Cognitive empathy — “the mental ability to take others’ perspective”
Affective empathy — “the ability to recognize and respond to others’ feelings”
In adolescence, critical social skills that are needed to feel concern for other people and understand how they think are undergoing major changes. Adolescence has long been known as prime time for developing cognitive skills for self-control, or executive function.
“Cognitive empathy,” or the mental ability to take others’ perspective, begins rising steadily in girls at age 13, according to a six-year study published recently in Developmental Psychology. But boys don’t begin until age 15 to show gains in perspective-taking, which helps in problem-solving and avoiding conflict.
Adolescent males actually show a temporary decline, between ages 13 and 16, in a related skill—affective empathy, or the ability to recognize and respond to others’ feelings, according to the study, co-authored by Jolien van der Graaff, a doctoral candidate in the Research Centre Adolescent Development at Utrecht University in the Netherlands. Fortunately, the boys’ sensitivity recovers in the late teens. Girls’ affective empathy remains relatively high and stable through adolescence.
Affective and cognitive empathy are valuable skills in the school setting, and these gender differences could help explain why boys “score as well as or better than girls on most standardized tests, yet they are far less likely to get good grades, take advanced classes or attend college”.
The scholars attributed this “misalignment” to differences in “noncognitive skills”: attentiveness, persistence, eagerness to learn, the ability to sit still and work independently. As most parents know, girls tend to develop these skills earlier and more naturally than boys.
Testosterone and social pressure may both be determining factors.
The decline in affective empathy among young teenage boys may spring at least partly from a spurt during puberty in testosterone, sparking a desire for dominance and power …
Boys also feel pressure from peers and some adults to “act like a man,” which they often define as being detached, tough, funny and strong …
How much do fathers matter?
Fathers seem to play a special role. Teens whose fathers are supportive, who say they feel better after talking over their worries with their dads, are more skilled at perspective-taking, says a 2011 study of 15- to 18-year-old boys in Developmental Psychology.
Ambiguous terminology in the use of “cognitive” and “noncognitive” can be confusing. The term”noncognitive” seems to vary in meaning depending on context. Daniel Willingham helps explain how it is sometimes used as shorthand for what many people consider “non-academic” skills.

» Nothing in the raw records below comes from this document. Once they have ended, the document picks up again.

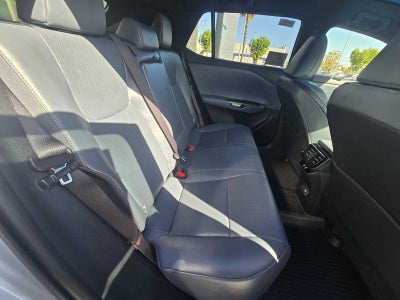 2026 Lexus RZ 450e PREMIUM AWD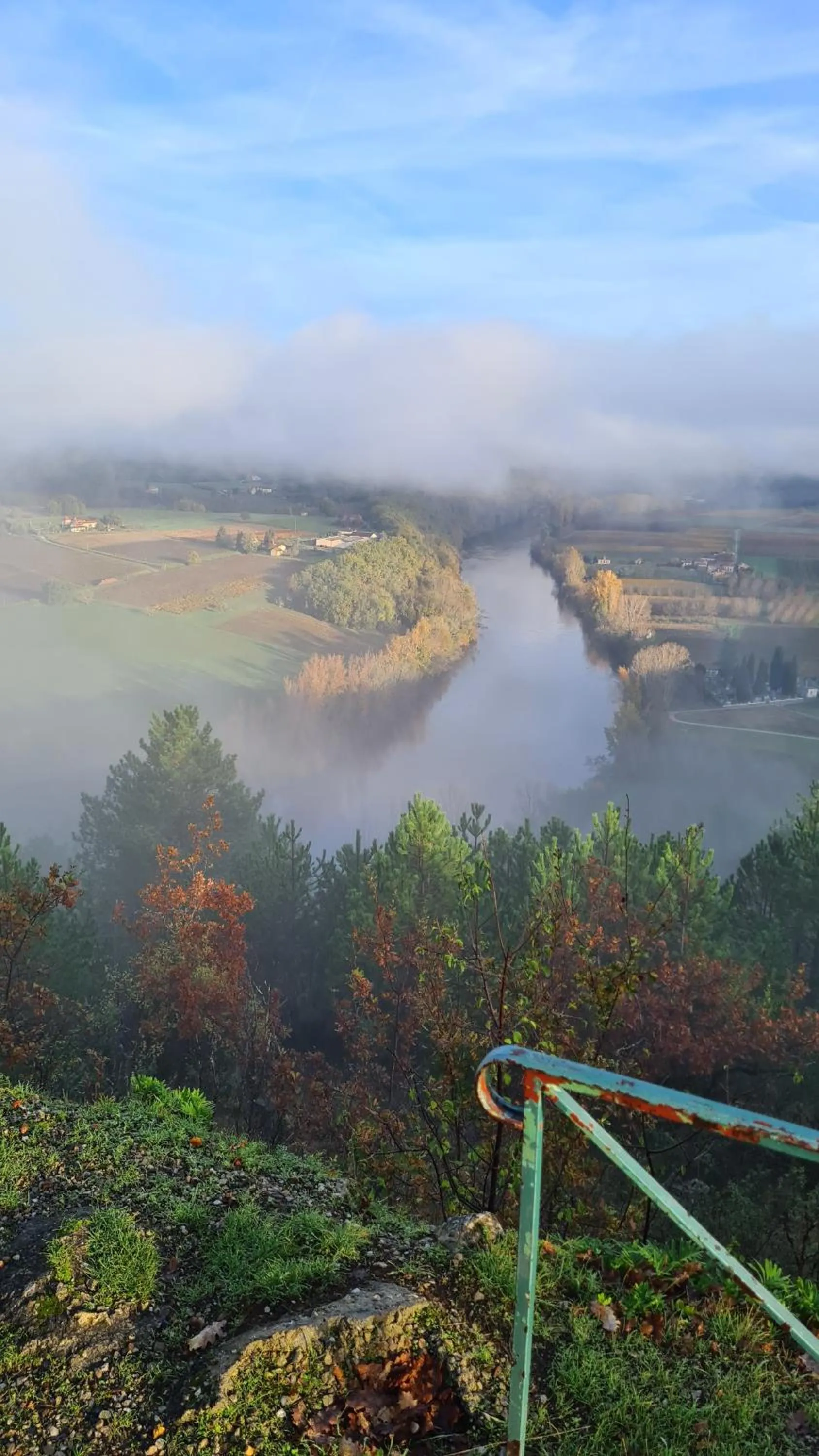 La Perle De Frayssinet-Le-Gélat - Chambre d'Hôtes - B&B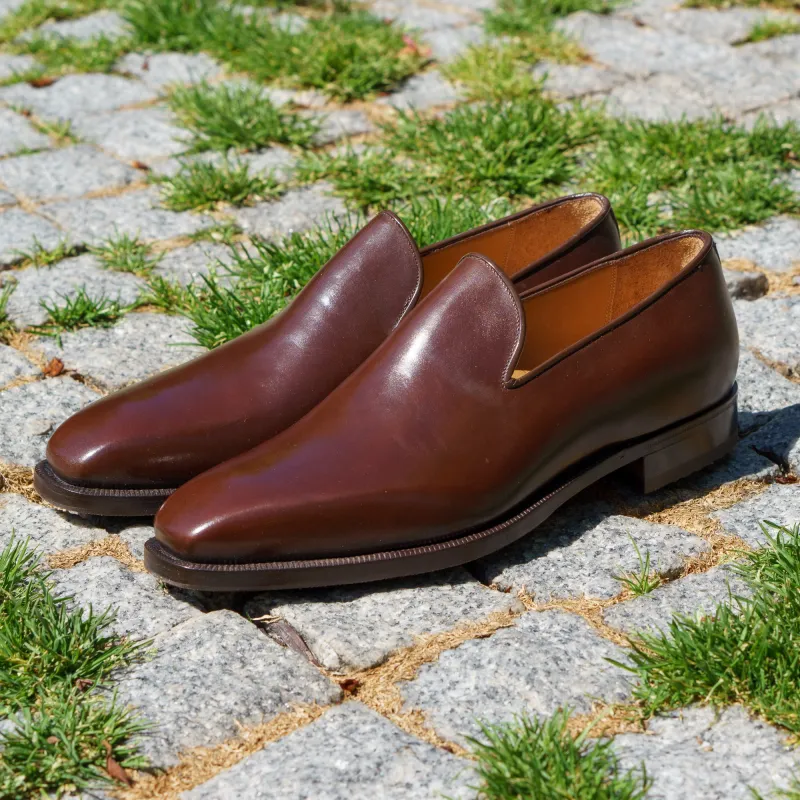 Style 3921 - Meleze Calf sold by Mehra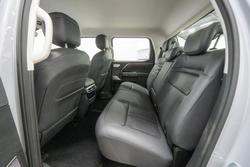 2025 LDV Terron 9 Evolve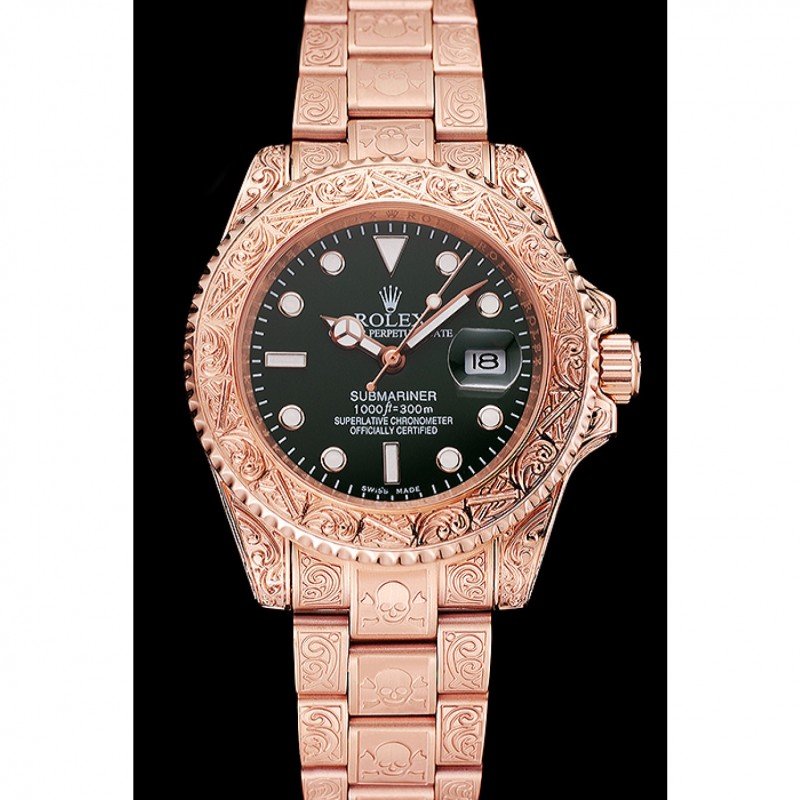 Rolex Submariner 1454074 Superclone 41mm Green Dial Rolex Submariner 1454074 Superclone 41mm Green Dial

“Non-cognitive factors” is a misleading but entrenched catch-all term for factors such as motivation, grit, self-regulation, social skills. . . in short, mental constructs that we think contribute to student success, but that don’t contribute directly to the sorts of academic outcomes we measure, in the way that, say, vocabulary or working memory do.
Boys can try to catch up to girls.
I keep hearing that boys tend to shape up and mature after freshman year in high school. That has not been my observation, but even if they do this just means they have to catch up to girls in a few short years or else suffer long-term consequences from getting off track in their early teen years.